RÉFLEXIONS pour Jc 5:1-6
Et cela parle aussi de nous... Nous avons tellement envie de dire : quel rapport cela peut-il bien avoir avec moi ?! Je n’ai pratiquement jamais vu d’argent, et le peu que je possède—peut-on vraiment appeler cela de l’argent ? Est-ce donc une richesse ?

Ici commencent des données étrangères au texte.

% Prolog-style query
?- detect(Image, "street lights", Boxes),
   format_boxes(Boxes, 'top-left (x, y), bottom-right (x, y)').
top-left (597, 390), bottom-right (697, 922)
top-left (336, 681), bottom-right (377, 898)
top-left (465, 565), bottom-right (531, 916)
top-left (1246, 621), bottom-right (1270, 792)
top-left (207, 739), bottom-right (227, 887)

Et pourtant, cela parle bien de nous. Jacques ne dit pas que la simple possession d’argent entrave terriblement la relation avec Dieu. Il parle de ce qui se produit lorsqu’un homme se fie à la richesse et considère cette richesse comme son appui. C’est alors que, pour cette richesse, il oublie Dieu et dépouille son prochain... Et lorsqu’on traite ainsi la richesse, elle rouille. Mais enfin, l’or peut-il rouiller ? C’est précisément là toute la question. Chacun de nous possède des richesses qui peuvent rouiller et périr si nous plaçons en elles notre espérance, si nous ne comptons que sur elles, si nous pensons à elles plus qu’à notre prochain et à Dieu, si nous les aimons plus que le Seigneur... Quelles sont ces richesses ? Pour l’un, ce sont ses dons et ses capacités. Pour un autre, son temps ; pour un autre encore, sa liberté. Bref, de telles richesses sont ce à quoi nous ne pourrions pas renoncer maintenant. Et à présent, en toute honnêteté, rappelons-nous ce qui constitue pour nous une telle richesse—et relisons encore une fois le passage.